No Luxemburgo os portugueses estão entre os mais discriminados



Uma em cada quatro pessoas diz já ter sido vítima de discriminação no pequeno país do Luxemburgo. Os jovens e os portugueses são os que sentem mais a exclusão.


Este é o que a maioria dos portugueses constata e também a realidade após o inquérito realizado nas sondagens pelo instituto luxemburguês encarregado pela igualdade de tratamento (CET).


O inquérito sobre estas sondagens foi realizado junto de 1.000 pessoas. O estudo é mais que claro neste evento: “28% dos inquiridos sentiu-se vítima de discriminação durante os últimos três anos e 26% diz ter sido testemunha de discriminação”.


“É muito”, afirma Patrick De Rond, presidente do CET. e acrescenta: “Entre estes, a grande maioria (53%) nada fizeram contra os provocadores, aceitando assim serem vítimas humildes ou testemunhas”.


“Esta não é a solução a adoptar”, salienta o presidente do CET, “mesmo sendo esta opção muitas vezes escolhida por medo de repressão”. No final, “isso deixa marcas: as pessoas sofrem”, diz. As consequências pessoais mais referidas são “rancor, má disposição e stress” e ainda “perda de confiança em si mesmo”.
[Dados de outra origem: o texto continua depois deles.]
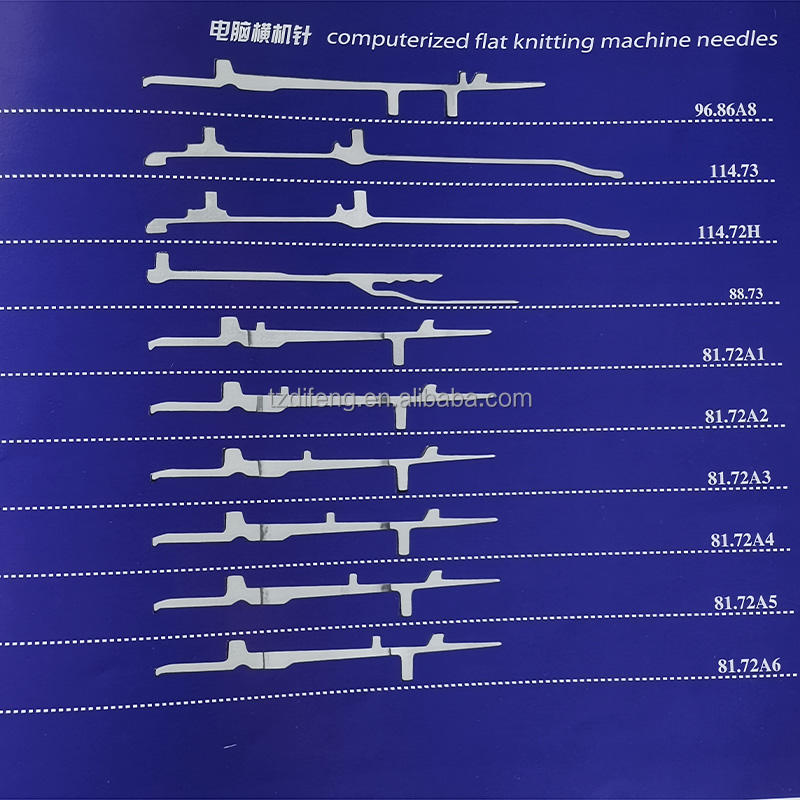 电脑横机针 computerized flat knitting machine needles

96.86A8

114.73

114.72H

88.73

81.72A1

81.72A2

81.72A3

81.72A4

81.72A5

81.72A6

tzdifeng.en.alibaba.com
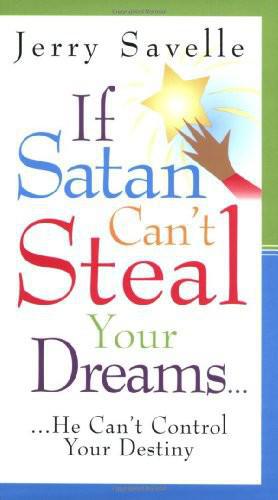 Jerry Savelle

If Satan Can't Steal Your Dreams...

...He Can't Control Your Destiny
Outra conclusão que se pode frisar deste inquérito é que os jovens se sentem bastante mais discriminados – 35% entre os 15 e os 24 anos. Charles Margue, director do TNS, explica que “os seus sentimentos de igualdade e de equidade são, muito sensíveis ao facto de se sentirem correctamente tratados”.


Entre os portugueses, 33% sentem-se mais discriminados. Origem étnica, nacionalidade e sexo são, nesta ordem, os três motivos de discriminação mais citados pelos inquiridos.


O centro CET, nasceu em 2008, e tem por missão ajudar as pessoas confrontadas com qualquer tipo de discriminação. Por isso, se você está a ser discriminado, pode recorrer a este centro para que os seus direitos sejam tratados e respeitados, ganhando justa causa.


Porque se você continua a calar-se e a dar razão aos abusadores e discriminadores, nunca serão reconhecidos os seus direitos de igualdade perante a justiça social e a liberdade. Não se esqueça que a lei está do seu lado.


Alguns governos criaram consensos para que os seus cidadãos tivessem os mesmos direitos, e esses fossem respeitados, portanto só há um caminho; o da verdade e da promessa dos homens. Você é um homem livre e tem direitos, mesmo que só tenha a roupa do corpo encostada à sua pele. Por isso não se esqueça que quem cala, consente.